ショウナンアルバは休養を挟んで、破竹の3連勝を達成。まさに、順風満帆。前途は洋々としているが、課題も残った。
それは、父ウォーエンブレムのDNAを受け継いだ激しい気性。この日も、「装鞍所で鞍を置けず、厩舎に戻って装鞍した。走るからまだいいけどね」と二ノ宮師は周囲の笑いを誘った。
他馬より先に馬場入りしたのも、そうした気性を考慮してのこと。レースはオーナーメイトのショウナンアクロスが捨て身の大逃げ(前半1000m58秒5)を打って、“援護”した。仮に、スローペースになっていたら、勝敗の行方は分からなかった。
勝因は身内の援護射撃もあったが、蛯名騎手のファインプレーも見逃せない。
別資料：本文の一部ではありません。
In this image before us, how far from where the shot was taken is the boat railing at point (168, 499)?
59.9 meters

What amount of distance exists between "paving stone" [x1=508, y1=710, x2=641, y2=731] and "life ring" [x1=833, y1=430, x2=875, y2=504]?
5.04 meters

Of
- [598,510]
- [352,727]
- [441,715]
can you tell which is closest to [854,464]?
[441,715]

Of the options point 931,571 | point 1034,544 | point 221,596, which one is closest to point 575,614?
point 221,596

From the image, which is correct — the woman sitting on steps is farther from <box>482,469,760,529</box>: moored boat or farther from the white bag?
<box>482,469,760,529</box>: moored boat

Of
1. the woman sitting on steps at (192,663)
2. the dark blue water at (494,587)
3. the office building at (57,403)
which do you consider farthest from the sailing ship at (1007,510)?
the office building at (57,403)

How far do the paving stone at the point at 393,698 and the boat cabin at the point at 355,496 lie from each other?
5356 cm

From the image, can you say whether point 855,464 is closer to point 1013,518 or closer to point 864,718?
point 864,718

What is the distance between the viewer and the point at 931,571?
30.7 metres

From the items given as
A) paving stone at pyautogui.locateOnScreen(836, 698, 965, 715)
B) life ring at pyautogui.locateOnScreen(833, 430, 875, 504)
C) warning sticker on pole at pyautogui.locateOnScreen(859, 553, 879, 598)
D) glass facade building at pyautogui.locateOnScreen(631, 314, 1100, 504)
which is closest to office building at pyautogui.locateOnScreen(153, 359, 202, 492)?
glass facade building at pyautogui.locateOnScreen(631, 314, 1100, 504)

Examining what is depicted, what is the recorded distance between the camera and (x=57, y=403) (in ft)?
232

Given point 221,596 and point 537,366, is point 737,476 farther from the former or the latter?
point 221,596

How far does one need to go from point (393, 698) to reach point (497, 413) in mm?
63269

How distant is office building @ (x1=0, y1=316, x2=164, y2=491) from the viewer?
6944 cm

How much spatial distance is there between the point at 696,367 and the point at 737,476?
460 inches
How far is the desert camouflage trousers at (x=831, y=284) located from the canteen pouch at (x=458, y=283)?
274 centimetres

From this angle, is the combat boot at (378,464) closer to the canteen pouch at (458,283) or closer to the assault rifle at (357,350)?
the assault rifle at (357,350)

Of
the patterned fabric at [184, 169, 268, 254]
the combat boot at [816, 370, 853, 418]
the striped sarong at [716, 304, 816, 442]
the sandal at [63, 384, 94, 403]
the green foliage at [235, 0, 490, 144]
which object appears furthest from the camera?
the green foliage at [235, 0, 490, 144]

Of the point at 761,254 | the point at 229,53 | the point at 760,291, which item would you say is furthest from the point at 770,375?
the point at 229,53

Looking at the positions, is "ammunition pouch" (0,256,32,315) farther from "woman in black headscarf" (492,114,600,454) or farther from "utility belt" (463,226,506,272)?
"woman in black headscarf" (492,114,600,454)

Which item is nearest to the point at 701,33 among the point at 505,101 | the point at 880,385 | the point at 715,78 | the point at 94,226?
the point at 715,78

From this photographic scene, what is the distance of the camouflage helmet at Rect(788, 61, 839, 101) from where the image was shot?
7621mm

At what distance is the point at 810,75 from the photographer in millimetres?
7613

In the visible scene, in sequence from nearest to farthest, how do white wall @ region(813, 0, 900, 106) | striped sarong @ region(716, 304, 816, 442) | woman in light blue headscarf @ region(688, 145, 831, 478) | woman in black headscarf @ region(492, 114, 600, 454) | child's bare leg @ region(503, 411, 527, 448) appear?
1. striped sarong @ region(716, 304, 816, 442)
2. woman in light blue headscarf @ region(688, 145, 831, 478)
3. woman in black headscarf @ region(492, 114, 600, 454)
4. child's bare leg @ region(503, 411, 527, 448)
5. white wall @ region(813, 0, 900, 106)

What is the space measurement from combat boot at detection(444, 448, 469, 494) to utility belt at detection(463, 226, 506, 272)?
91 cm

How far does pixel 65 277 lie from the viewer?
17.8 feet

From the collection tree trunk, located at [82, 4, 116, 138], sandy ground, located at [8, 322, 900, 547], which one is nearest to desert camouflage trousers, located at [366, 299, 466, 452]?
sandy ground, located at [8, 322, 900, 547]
「この先(クラシック)があるので、ケンカしてでも我慢させようと引っ張った」と道中は2番手グループの外め4番手を必至になだめながら進んだ。
「それでも、まだ力んでいたけど、前走よりはマシだった。夏に休ませたのが良かった。体も増えて(前走の若竹賞は20kg増)たくましくなった」と成長の跡を指摘する。一方、二ノ宮師も「折り合いを欠きながらも、控える競馬ができたのは収穫だった」と評価する。
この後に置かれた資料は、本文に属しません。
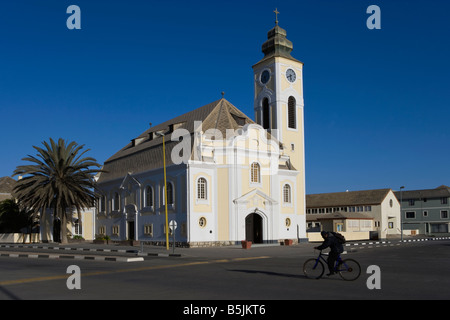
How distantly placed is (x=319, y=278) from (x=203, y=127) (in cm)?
2996

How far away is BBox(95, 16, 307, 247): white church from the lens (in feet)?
137

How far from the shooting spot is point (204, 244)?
1612 inches

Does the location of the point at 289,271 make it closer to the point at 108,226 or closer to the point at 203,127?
the point at 203,127

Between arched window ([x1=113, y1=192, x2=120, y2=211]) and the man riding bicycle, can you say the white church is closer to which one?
arched window ([x1=113, y1=192, x2=120, y2=211])


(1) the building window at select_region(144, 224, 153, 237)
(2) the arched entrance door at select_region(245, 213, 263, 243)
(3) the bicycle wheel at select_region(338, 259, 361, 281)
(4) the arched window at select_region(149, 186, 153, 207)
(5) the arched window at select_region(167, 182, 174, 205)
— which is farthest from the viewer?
(4) the arched window at select_region(149, 186, 153, 207)

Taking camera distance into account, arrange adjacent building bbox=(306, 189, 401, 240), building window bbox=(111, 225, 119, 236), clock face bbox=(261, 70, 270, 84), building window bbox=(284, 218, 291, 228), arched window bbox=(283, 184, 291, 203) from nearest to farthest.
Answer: building window bbox=(284, 218, 291, 228) < arched window bbox=(283, 184, 291, 203) < clock face bbox=(261, 70, 270, 84) < building window bbox=(111, 225, 119, 236) < adjacent building bbox=(306, 189, 401, 240)

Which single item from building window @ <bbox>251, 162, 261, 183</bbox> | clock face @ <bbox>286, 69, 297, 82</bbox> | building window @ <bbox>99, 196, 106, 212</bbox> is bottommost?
building window @ <bbox>99, 196, 106, 212</bbox>

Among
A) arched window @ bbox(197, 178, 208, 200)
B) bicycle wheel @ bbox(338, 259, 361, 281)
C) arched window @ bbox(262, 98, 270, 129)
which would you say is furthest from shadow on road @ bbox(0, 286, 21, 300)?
arched window @ bbox(262, 98, 270, 129)

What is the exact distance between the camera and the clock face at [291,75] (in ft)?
165

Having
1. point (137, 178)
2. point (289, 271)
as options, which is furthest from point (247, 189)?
point (289, 271)

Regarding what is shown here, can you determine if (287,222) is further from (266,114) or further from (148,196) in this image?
(148,196)

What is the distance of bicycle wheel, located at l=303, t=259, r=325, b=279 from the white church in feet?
75.1

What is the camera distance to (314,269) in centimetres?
1522

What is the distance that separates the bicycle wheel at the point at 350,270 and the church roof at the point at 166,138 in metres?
29.7
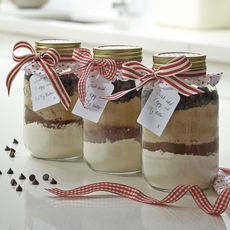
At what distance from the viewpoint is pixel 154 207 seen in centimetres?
65

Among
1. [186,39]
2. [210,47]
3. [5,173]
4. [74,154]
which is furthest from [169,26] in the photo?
[5,173]

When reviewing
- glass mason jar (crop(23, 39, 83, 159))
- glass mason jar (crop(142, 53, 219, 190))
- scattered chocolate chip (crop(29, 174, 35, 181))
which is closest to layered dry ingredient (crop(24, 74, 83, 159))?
glass mason jar (crop(23, 39, 83, 159))

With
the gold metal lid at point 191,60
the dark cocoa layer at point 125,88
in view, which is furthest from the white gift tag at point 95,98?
the gold metal lid at point 191,60

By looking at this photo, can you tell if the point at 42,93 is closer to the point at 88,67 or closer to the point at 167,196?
the point at 88,67

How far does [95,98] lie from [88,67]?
7 centimetres

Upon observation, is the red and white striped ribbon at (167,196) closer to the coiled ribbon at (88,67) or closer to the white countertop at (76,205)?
the white countertop at (76,205)

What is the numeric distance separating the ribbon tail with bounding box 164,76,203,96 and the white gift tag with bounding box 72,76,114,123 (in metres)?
0.15

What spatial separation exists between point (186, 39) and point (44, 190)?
116cm

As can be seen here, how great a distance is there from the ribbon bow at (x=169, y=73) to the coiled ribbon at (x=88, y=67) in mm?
52

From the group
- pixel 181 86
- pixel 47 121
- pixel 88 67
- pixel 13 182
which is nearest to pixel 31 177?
pixel 13 182

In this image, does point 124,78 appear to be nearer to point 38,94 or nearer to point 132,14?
point 38,94

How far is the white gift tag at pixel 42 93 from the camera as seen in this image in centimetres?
82

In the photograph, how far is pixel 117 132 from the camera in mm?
767

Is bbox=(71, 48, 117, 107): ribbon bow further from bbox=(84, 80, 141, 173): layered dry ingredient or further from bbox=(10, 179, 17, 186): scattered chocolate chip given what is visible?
bbox=(10, 179, 17, 186): scattered chocolate chip
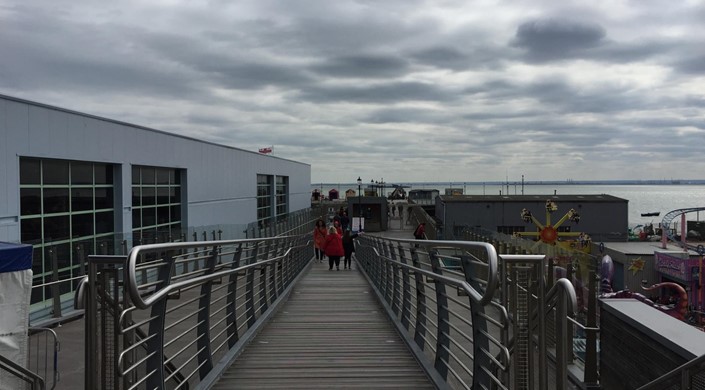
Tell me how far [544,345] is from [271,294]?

もちろん、実力がなければ勝てない。それも、折り合いに苦心する粗削りな競馬で重賞タイトルをもぎ取ったのだから、潜在能力は相当高い。「これで馬の後ろで楽に我慢できるようになれば、終いはもっと切れる」とトレーナー。蛯名騎手と、二ノ宮師は二人三脚で仕上げていく決意を示した。
二ノ宮師は今から10年前、外国産馬のエルコンドルパサーで共同通信杯(積雪のため、ダート変更)を優勝している。そのエルコンドルは3歳の身でジャパンCを制し、4歳秋には仏・凱旋門賞で銀メダリストに輝いた。奇遇にも、雪に見舞われた中での初タイトル獲得は偉大な厩舎の先輩が歩んだ“蹄跡”とまったく一緒。新たなサクセスストーリーが始まった。